GIVEN DATA:
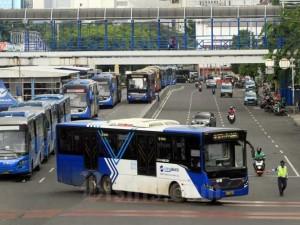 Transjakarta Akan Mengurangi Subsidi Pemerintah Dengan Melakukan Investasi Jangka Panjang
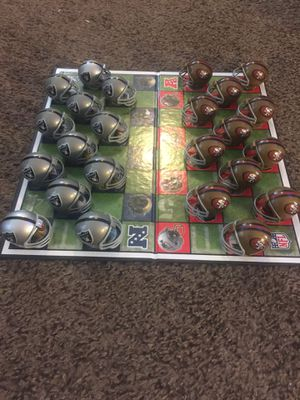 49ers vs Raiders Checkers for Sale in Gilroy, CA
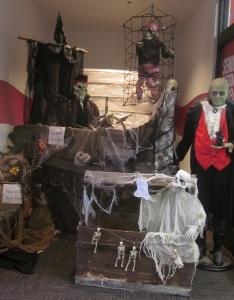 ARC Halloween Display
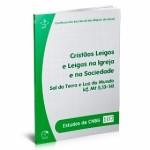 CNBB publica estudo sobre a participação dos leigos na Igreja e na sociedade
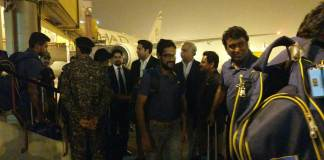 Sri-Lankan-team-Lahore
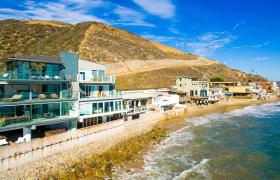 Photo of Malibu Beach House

* * *

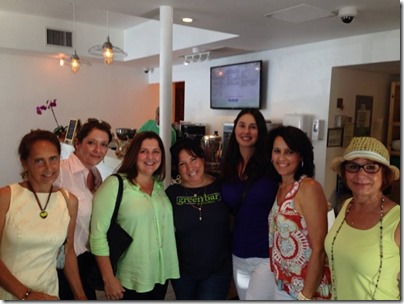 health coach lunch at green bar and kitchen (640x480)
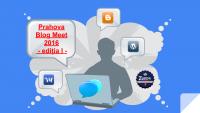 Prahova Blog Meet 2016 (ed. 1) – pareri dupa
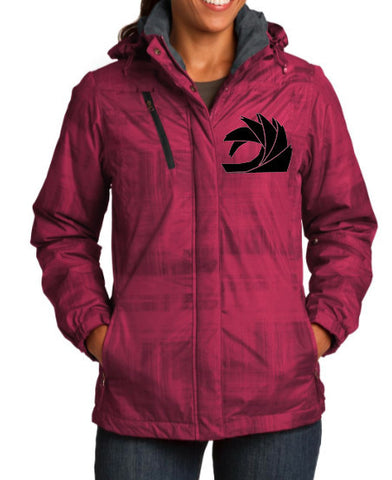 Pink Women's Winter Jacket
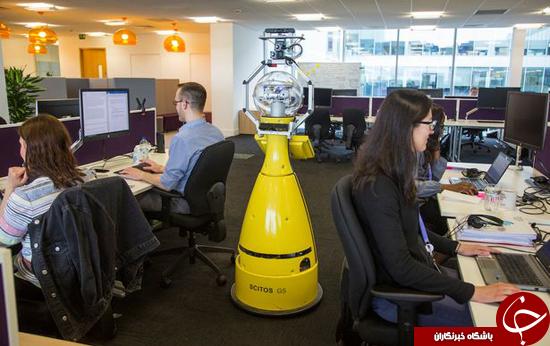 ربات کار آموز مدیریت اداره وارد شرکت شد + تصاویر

REQUIREMENT: Could you transcribe exactly the entries above, but only the lines from the one with "Prahova Blog Meet 2016 (ed. 1) – pareri dupa" through the one with "ربات کار آموز", and without pictures?

YOUR RESPONSE:
 Prahova Blog Meet 2016 (ed. 1) – pareri dupa
 Pink Women's Winter Jacket
 ربات کار آموز مدیریت اداره وارد شرکت شد + تصاویر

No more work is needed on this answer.